The perfect counterpoint to Marjorie Perloff’s Vienna Paradox has to be Rosmarie Waldrop’s Ceci n’est pas Rosmarie, half of a pair of delightful autobiographical memoirs by the famed poet, translator, editor & publisher and her equally renowned poet, teacher, editor & publisher spouse – Keith Waldrop’s memoir is called Ceci n’est pas Keith, brought out as a single volume under their own Burning Deck imprint in 2002. Rosmarie Waldrop’s memoir is the perfect counterpoint to Perloff’s because Rosmarie Sebald, four years Perloff’s junior, has had something akin to a parallel life, with some profound differences. Where Perloff’s family were affluent urban sophisticates in Austria, deeply involved in the arts & culture, & indeed in the uppermost reaches of the Austrian government until the anti-Semitism of the Nazis drove them into exile & caused young Gabriele Mintz to refashion herself as Marjorie Perloff, one of the first major American literary critics to focus on the avant-garde tradition, Rosmarie Sebald was the daughter of a German physical education teacher who escaped “being drafted” into Hitler Jugend only by the fall of Germany a few short months before her tenth birthday.
The four-year age gap between the two is as profound as the distinction between German & Jew in determining how they perceived the dislocations of the war years – the Mintz family settling in New York while Rosmarie was sent to live with rural relatives to avoid the aerial attacks on her city, which thereafter was occupied for many years by GIs who converted a nearby airbase to Allied use. One such GI was Keith Waldrop, who used his jazz records & interest in the global avant-garde to woo the local girl – and who later used the funds from winning the University of Michigan’s Hopwood Award to bring Rosmarie to America, where she emerged as Rosmarie Waldrop, one of the finer poets of our time & one of the great translators of all time.

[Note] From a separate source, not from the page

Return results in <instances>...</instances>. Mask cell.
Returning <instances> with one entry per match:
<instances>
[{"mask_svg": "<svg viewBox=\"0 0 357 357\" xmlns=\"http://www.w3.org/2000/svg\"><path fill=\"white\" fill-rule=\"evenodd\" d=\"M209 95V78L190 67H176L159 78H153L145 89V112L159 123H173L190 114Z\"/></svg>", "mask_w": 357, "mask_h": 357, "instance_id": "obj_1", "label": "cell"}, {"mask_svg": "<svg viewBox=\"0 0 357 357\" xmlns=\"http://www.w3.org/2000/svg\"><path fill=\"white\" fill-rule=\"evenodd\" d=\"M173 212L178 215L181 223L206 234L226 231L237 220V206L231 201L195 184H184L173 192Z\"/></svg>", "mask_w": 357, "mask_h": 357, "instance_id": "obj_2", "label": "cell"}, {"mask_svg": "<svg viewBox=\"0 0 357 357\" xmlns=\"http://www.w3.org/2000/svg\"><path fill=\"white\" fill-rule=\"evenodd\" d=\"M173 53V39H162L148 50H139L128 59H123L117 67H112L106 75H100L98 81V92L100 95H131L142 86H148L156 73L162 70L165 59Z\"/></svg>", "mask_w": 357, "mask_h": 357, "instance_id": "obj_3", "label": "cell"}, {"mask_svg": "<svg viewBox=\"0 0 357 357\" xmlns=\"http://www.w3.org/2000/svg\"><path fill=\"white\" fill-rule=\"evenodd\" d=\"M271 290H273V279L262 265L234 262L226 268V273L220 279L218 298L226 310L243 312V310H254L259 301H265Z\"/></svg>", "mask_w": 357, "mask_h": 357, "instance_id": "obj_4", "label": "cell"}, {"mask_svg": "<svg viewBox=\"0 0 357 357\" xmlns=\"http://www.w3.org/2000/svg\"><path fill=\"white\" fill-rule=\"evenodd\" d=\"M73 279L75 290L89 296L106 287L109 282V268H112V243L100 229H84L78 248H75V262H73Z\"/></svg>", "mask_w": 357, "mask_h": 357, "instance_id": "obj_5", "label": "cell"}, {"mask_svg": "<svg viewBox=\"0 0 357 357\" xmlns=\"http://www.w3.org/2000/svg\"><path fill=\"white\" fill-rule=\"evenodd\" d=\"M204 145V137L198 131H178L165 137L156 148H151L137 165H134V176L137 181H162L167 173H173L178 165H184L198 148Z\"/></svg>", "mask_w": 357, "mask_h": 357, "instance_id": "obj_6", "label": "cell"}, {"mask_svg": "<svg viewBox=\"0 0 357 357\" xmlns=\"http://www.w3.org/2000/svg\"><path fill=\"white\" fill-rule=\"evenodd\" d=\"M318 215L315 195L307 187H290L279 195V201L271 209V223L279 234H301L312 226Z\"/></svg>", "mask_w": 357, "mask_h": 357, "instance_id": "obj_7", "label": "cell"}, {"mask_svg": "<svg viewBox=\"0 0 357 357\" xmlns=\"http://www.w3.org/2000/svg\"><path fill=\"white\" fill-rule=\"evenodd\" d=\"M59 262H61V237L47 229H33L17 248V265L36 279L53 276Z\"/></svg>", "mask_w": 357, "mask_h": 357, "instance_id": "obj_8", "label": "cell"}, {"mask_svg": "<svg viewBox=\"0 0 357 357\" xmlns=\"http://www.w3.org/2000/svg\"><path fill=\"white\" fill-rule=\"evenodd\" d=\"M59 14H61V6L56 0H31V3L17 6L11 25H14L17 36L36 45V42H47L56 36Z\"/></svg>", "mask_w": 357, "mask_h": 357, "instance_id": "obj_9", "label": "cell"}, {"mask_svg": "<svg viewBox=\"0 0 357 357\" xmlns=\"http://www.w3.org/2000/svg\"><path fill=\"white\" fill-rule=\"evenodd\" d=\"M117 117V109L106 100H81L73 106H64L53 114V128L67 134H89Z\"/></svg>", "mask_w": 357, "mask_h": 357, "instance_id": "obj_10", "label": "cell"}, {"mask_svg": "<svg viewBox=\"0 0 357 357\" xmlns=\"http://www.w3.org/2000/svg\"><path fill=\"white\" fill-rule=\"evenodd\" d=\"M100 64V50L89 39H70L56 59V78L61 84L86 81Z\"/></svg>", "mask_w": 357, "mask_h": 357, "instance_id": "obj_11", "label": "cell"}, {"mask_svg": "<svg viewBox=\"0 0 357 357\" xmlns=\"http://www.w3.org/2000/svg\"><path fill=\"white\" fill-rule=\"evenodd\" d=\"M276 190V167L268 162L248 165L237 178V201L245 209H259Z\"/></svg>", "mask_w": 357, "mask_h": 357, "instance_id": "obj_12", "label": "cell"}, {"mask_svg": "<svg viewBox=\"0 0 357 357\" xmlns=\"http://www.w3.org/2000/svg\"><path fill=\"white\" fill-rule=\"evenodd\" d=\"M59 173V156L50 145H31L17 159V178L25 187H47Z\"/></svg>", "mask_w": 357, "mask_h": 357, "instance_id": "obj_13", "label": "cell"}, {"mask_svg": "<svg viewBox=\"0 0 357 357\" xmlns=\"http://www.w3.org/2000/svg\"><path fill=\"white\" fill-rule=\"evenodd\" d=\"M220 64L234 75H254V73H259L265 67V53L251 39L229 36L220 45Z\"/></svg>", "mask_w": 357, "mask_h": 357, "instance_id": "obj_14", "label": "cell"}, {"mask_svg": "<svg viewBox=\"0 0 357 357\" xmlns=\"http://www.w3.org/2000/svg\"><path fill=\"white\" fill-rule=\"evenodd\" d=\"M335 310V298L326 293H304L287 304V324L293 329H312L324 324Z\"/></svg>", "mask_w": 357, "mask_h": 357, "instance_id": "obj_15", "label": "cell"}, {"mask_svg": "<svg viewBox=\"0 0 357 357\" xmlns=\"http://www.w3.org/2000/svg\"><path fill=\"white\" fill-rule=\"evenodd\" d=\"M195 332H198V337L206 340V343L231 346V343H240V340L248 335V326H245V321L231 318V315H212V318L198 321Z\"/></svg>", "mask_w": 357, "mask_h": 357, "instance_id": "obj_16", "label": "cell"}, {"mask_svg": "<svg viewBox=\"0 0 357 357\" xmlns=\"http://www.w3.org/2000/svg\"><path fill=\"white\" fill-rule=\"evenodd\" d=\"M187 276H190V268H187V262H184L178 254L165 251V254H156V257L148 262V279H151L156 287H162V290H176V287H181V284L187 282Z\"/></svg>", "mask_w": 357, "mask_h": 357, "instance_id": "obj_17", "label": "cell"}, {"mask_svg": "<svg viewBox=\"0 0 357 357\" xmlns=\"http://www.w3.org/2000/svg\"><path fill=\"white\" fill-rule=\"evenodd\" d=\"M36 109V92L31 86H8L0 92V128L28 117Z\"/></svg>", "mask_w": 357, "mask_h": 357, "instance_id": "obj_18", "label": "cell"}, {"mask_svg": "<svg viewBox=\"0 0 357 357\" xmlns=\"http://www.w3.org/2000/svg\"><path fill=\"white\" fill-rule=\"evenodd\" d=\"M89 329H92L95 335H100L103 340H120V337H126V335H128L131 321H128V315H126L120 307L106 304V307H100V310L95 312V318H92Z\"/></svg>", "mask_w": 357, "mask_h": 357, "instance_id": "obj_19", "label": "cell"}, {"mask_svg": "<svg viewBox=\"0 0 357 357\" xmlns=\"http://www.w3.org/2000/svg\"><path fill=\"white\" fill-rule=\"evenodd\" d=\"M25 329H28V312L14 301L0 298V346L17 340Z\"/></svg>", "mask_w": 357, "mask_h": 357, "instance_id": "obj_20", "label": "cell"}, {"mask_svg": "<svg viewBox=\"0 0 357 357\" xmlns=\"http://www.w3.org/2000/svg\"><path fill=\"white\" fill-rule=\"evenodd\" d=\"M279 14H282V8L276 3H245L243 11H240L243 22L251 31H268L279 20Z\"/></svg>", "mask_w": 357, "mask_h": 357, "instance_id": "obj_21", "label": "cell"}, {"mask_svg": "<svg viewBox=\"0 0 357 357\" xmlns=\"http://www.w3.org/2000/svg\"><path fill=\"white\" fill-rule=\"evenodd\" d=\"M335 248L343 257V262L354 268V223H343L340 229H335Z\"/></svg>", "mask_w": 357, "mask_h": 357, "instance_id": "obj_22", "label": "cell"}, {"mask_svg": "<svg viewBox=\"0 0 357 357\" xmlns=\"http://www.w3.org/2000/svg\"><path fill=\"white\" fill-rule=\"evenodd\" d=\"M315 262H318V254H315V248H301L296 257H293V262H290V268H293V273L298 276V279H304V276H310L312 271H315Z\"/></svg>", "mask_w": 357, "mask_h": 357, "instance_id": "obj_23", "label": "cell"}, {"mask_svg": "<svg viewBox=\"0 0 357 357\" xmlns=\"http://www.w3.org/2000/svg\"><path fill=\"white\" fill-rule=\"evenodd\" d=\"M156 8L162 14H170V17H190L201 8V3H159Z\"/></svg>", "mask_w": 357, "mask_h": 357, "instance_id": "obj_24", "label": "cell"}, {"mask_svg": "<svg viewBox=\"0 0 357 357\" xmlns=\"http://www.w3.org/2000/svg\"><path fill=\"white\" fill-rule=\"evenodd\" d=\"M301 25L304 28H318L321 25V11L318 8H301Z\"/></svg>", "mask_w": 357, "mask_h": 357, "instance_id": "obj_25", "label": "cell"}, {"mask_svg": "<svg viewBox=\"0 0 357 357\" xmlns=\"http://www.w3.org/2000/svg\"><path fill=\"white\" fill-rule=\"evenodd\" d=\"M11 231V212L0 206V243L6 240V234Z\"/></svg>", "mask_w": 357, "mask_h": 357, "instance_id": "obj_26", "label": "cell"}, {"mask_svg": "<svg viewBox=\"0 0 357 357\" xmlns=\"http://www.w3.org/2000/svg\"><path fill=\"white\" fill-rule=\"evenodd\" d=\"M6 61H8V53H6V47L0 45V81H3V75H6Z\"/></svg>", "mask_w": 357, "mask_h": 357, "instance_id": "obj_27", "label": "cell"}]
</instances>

If Perloff uses her memoir to investigate an entire range of issues, the Waldrops are more content to let memoir be memoir. And yet the differences between their own interwoven stories are equally fascinating. Keith’s is more easy going, even playful, than Rosmarie’s – tho her formal structure is
superficially the more disjunct, less conventional. One senses also – tho Keith may be the least academic “academic” of all time – just how important teaching & the context of different schools have been for him, really the only setting he has ever had for his work as such, a foundation that Rosmarie gets instead from her labor as a translator & publisher – her discussion of the impact typesetting has had in shaping her own priorities as a poet is one of her memoir’s high points.
Tho it is visible really only indirectly in either book, it is fascinating to see how different the avant-garde appears in Rosmarie’s memoir from the one that shows up in Marorie’s. Perloff’s avant-garde is ultimately North American, tho it looks to Europe for a philosophical foundation, the intellectual questions that will haunt it – this is never more clear than in Perloff’s discussion of John Cage, which is really a discussion of Cage the student of Schoenberg, not, say, Cage the Buddhist. Rosmarie Waldrop’s avant-garde is only occasionally American, but is rather a more broadly defined international weaving of like-minded artists. Both Perloff & Waldrop discuss Wittgenstein at some length, but again it would seem to be very nearly a different person.
Individually & together, the Waldrop memoirs are nowhere near as ambitious as Perloff’s. Rosmarie’s Americanization is as much the process of becoming an artist as becoming an American – again that age difference between Perloff & Waldrop yields different results, tho here it is because Perloff was so much younger when she made the transition. Together & individually, all three memoirs give us important insights into the creation of our own post-WW2 literary scene & on the rubble of the old world on which some portion of this new one has been built.